NEW! Discover a new stock idea each week for less than the cost of 1 trade. CLICK HERE for your Weekly Stock Cheat Sheets NOW!

Top 10 Energy Companies To Invest In 2014

T = Technicals on the Stock Chart are Strong

United Continental Holdings stock has recently broken above a consolidation range established over the last two years. The stock looks set to test prices not seen since before the 2008 Financial Crisis. Analyzing the price trend and its strength can be done using key simple moving averages. What are the key moving averages? The 50-day (pink), 100-day (blue), and 200-day (yellow) simple moving averages. As seen in the daily price chart below, United Continental Holdings is trading above its rising key averages which signal neutral to bullish price action in the near-term.

UAL

(Source: Thinkorswim)

Taking a look at the implied volatility (red) and implied volatility skew levels of United Continental Holdings options may help determine if investors are bullish, neutral, or bearish.

Implied Volatility (IV)

30-Day IV Percentile

90-Day IV Percentile

United Continental Holdings Options

43.82%

43%

40%

What does this mean? This means that investors or traders are buying a significant amount of call and put options contracts, as compared to the last 30 and 90 trading days.

Put IV Skew

Call IV Skew

July Options

Average

Average

August Options

Average

Average

As of today, there is an average demand from call and put buyers or sellers, neutral over the next two months. To summarize, investors are buying a significant amount of call and put option contracts and are leaning neutral over the next two months.

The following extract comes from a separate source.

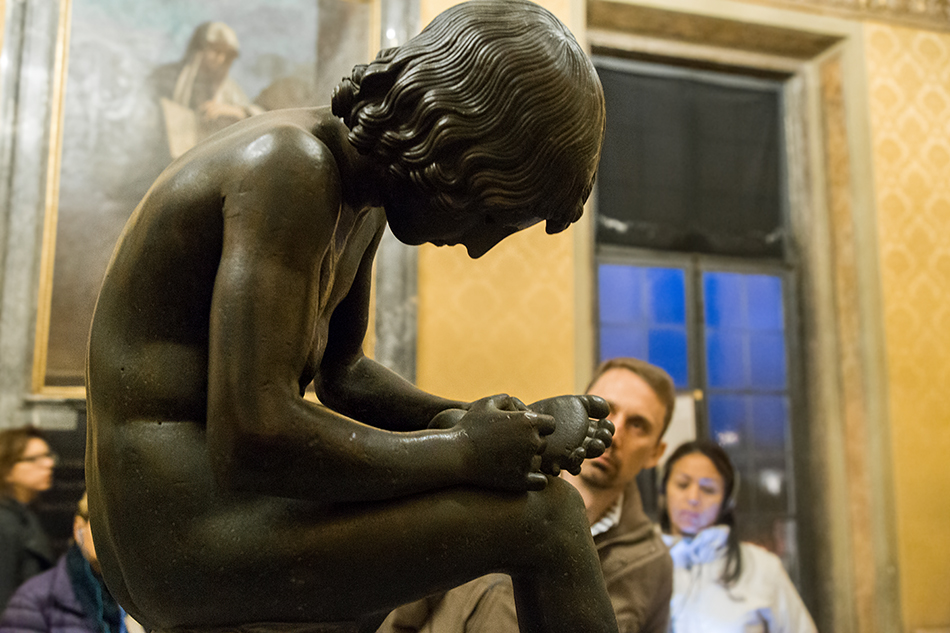 Rom, Kapitolinische Museen, Dornauszieher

On the next page, let’s take a look at the earnings and revenue growth rates and the conclusion.

E = Earnings Are Decreasing Quarter-Over-Quarter

Rising stock prices are often strongly correlated with rising earnings and revenue growth rates. Also, the last four quarterly earnings announcement reactions help gauge investor sentiment on United Continental Holdings’s stock. What do the last four quarterly earnings and revenue growth (Y-O-Y) figures for United Continental Holdings look like and more importantly, how did the markets like these numbers?

NEW! Discover a new stock idea each week for less than the cost of 1 trade. CLICK HERE for your Weekly Stock Cheat Sheets NOW!

2013 Q1

2012 Q4

2012 Q3

2012 Q2

Earnings Growth (Y-O-Y)

27.94%

-38.10%

-32.50%

-5.37%

Revenue Growth (Y-O-Y)

1.38%

-2.53%

-2.58%

1.33%

Earnings Reaction

-1.59%

2.15%

-4.98%

-5.92%

United Continental Holdings has seen mostly decreasing earnings and mixed revenue figures over the last four quarters. From these numbers, the markets have expected a little more from United Continental Holdings’ recent earnings announcements.

P = Excellent Relative Performance Versus Peers and Sector

How has United Continental Holdings stock done relative to its peers, Delta Air Lines (NYSE:DAL), Southwest Airlines (NYSE:LUV), US Airways Group (NYSE:LCC), and sector?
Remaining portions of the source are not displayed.